SDMs can be constructed in a variety of ways and with a range of outputs. Most models predict species presence or absence, or just presence, to get geographic ranges, based on the environmental data associated with species occurrence records. SDMs can be developed using a variety of algorithms including statistical models (e.g. GLMs (Guisan et al. 1998; Randin et al. 2006), machine learning (Harrison et al. 2006; Phillips et al. 2006)), heuristic models (Beaumont & Hughes 2002) and combinatorial optimization (Fitzpatrick et al. 2007). There are two types of common outputs from these models: binary and continuous. Binary output defines each location as being within or outside the distribution and often requires a threshold to determine this boundary.

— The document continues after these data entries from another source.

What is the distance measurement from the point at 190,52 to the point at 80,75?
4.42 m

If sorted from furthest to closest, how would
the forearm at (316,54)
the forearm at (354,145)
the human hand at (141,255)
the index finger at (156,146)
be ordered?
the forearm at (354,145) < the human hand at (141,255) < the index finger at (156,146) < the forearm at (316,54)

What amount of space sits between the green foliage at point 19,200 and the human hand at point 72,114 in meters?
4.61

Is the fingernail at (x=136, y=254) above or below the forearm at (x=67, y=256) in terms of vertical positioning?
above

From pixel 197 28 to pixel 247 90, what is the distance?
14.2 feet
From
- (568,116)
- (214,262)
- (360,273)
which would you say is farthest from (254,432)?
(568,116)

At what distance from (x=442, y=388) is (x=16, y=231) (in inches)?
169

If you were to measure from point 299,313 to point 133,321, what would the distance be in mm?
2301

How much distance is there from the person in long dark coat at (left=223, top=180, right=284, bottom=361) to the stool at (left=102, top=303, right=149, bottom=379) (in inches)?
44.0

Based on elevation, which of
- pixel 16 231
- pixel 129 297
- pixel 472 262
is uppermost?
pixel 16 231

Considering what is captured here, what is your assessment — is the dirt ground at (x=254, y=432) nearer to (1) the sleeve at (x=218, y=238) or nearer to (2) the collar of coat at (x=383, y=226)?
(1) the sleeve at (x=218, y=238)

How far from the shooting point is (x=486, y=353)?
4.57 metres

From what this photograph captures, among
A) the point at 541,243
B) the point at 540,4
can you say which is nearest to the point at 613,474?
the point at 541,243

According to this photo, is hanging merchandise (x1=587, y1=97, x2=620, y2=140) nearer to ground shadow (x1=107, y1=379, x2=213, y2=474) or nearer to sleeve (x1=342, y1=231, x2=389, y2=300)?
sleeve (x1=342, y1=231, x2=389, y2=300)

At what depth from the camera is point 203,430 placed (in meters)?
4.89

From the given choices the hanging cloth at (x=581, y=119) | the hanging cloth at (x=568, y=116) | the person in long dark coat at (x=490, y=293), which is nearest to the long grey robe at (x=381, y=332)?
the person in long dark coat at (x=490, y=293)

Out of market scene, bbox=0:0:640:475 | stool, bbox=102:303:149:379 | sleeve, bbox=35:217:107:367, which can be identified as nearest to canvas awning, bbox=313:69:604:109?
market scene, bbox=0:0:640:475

Continuous results allow a less defined approach to identifying areas of high and low probability of occurrence.

We used the maximum entropy algorithm (MaxEnt) approach (Phillips et al. 2006) because we needed an algorithm that could use both presence/absence data and presence only data, and maximum entropy has consistently been among the top performing algorithms for SDM (Phillips et al. 2006; Elith et al. 2006; Ortega-Huerta & Peterson 2008). Maximum entropy is a machine learning technique that predicts species distributions using detailed geospatial data sets along with species occurrence information, and is conducted using the specialized package MaxEnt (Phillips et al. 2006). MaxEnt was used to develop probability envelopes for the occurrence of the five invasive trees in southeastern forests using distribution-environment relationships derived at the global (GBIF) and regional (FIA) data. Additionally, further analysis was

undertaken at a regional scale using only regional GBIF records. This was to determine whether systematically acquired presence/absence data (FIA) and opportunistically acquired and presence only data (GBIF) from the same region gives different perspectives on distribution-environment relationships or whether the SDMs follow similar patterns. Models were derived using a manual backward selection method, where variables that had little or no impact on the model were removed, this was repeated ten times with different selections of training and test data. The key variables determining the occurrence of each species were identified by their percent

contribution to the final model and with a jack-knife test on gain and influence on the area under the curve (AUC).

Four techniques were used to assess model reliability: the performance of test and training data, the omission rate, AUC and comparison with an external dataset. Occurrence data were randomly split with thirty percent in test and seventy percent in training datasets for the regional

models and run ten times with random selections. It has been shown that the area defined by the absences, pseudo-absences or background can have a major influence on model output (Phillips et al. 2009; Elith et al. 2010). Since GBIF only provides presence data, pseudo-absences were taken as random background points within the maximum latitude (+ 0.5 degrees) recorded in the GBIF data for each of the five species (Table 7-1), limiting the pseudo-absences to areas that the species could potentially invade. FIA data records both presence and absence, thus absence points were used to define the background. For the assessment of models all test data were limited to the southeastern region i.e. the global GBIF model used thirty percent of the data within the southeastern region as test data with all test data outside of the southeastern region dropped from the analysis.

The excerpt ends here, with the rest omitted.